Quickstart · Problems Solved · How It Works · Why · MCP Server · Benchmarks · Install · API · FAQ · Papers

Your agent makes decisions, calls APIs, deploys code, and accesses sensitive data. But there is no cryptographic proof it did any of it. No way to verify which agent acted. No way to audit what happened. No way to scope what an agent is allowed to do.
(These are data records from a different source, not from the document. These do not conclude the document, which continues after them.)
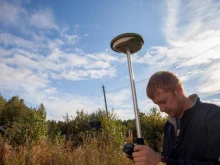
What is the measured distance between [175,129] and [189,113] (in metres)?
0.35

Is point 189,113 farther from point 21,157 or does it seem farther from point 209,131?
point 21,157

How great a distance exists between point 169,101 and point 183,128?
0.26m

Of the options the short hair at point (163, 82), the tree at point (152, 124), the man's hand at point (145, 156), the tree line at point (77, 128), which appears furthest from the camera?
the tree at point (152, 124)

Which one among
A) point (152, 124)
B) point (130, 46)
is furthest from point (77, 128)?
point (152, 124)

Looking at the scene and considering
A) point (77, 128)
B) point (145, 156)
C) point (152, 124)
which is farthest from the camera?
point (152, 124)

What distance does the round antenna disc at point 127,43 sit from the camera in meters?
2.14

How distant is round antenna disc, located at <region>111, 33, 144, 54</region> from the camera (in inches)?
84.4

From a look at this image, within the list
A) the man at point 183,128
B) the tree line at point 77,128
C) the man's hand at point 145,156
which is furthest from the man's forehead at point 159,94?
the tree line at point 77,128

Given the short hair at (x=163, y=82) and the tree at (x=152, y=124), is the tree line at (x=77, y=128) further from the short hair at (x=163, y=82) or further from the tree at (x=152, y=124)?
the short hair at (x=163, y=82)

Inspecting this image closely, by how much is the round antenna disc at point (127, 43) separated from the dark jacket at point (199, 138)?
801mm

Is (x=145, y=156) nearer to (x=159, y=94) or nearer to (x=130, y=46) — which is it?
(x=159, y=94)

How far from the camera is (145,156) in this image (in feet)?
5.19

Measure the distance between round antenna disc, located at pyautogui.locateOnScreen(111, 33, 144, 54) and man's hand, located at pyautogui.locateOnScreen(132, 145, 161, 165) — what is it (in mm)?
1028

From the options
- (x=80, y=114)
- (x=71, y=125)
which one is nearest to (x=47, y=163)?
(x=71, y=125)
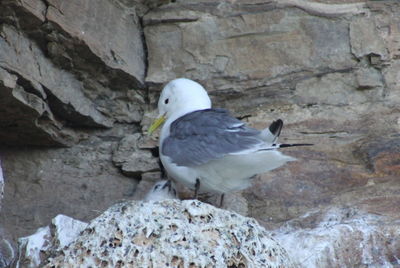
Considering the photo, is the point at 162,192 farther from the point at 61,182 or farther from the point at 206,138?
the point at 61,182

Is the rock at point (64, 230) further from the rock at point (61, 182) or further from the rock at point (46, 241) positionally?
the rock at point (61, 182)

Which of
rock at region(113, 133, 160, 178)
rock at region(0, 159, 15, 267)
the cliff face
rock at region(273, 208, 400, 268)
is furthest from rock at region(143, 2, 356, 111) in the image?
rock at region(0, 159, 15, 267)

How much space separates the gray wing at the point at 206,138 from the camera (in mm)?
4277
API keys are not identity -- they are shared secrets with no audit trail. OAuth tokens are not identity -- they expire and carry no action history. Logging is not identity -- logs can be tampered with and carry no signatures.
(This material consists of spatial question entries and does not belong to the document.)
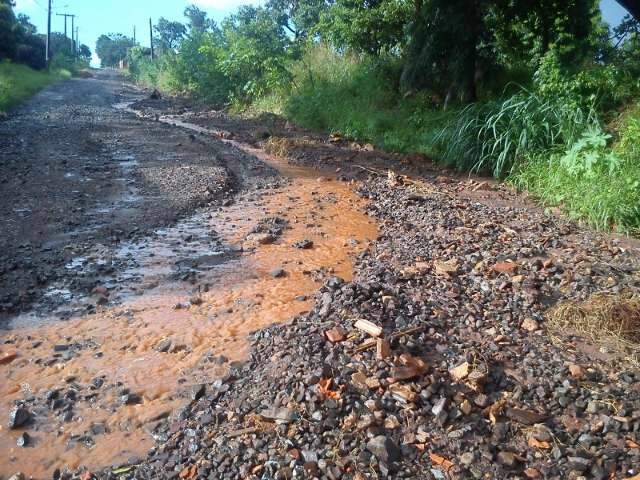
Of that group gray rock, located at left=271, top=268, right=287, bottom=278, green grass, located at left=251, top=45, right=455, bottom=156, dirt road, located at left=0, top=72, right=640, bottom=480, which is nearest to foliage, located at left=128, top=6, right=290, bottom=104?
green grass, located at left=251, top=45, right=455, bottom=156

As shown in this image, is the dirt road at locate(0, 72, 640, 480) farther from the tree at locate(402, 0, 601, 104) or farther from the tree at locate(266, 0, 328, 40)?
the tree at locate(266, 0, 328, 40)

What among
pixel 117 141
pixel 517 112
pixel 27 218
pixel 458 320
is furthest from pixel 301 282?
pixel 117 141

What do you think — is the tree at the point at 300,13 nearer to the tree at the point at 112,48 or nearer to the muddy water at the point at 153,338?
the muddy water at the point at 153,338

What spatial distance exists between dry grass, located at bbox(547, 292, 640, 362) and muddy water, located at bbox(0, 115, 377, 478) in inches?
66.4

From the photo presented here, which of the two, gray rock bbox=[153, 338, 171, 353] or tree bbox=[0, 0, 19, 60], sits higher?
tree bbox=[0, 0, 19, 60]

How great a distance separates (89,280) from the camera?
13.9 feet

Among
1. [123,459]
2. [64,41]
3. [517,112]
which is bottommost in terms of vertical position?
[123,459]

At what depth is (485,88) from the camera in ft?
32.1

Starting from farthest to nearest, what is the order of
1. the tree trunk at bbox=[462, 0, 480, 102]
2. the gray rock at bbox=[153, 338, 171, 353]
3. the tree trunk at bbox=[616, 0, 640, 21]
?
the tree trunk at bbox=[462, 0, 480, 102] → the tree trunk at bbox=[616, 0, 640, 21] → the gray rock at bbox=[153, 338, 171, 353]

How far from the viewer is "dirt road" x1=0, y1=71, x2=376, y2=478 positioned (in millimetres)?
2779

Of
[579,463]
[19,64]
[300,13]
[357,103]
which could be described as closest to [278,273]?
[579,463]

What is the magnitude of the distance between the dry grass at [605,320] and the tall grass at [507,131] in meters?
3.62

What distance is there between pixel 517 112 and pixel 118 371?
6.20m

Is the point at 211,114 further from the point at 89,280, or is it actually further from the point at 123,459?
the point at 123,459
AgenticIdentity gives every AI agent a permanent, cryptographic identity rooted in Ed25519 key pairs. Agents sign every action they take, producing tamper-evident receipts. Trust between agents is granted, scoped, delegated, and revoked through signed trust grants. Everything is verifiable by anyone with the public key.

• Problem: no way to prove which agent took an action. Solved: Ed25519 identity anchors produce non-repudiable signed receipts for every action.
• Problem: agents share API keys with no individual accountability. Solved: each agent has its own key pair; derived session and capability keys isolate operations.
• Problem: no audit trail survives agent restarts or model switches. Solved: chained receipts create a persistent, cryptographically linked history.
• Problem: no scoped permissions for multi-agent systems. Solved: trust grants with capability URIs, time bounds, use limits, and delegation depth.
• Problem: revoking agent access requires rotating shared secrets. Solved: individual trust grants are revoked independently without affecting other agents.
• Problem: private key material stored in plaintext. Solved: .aid files encrypt keys at rest with ChaCha20-Poly1305 + Argon2id.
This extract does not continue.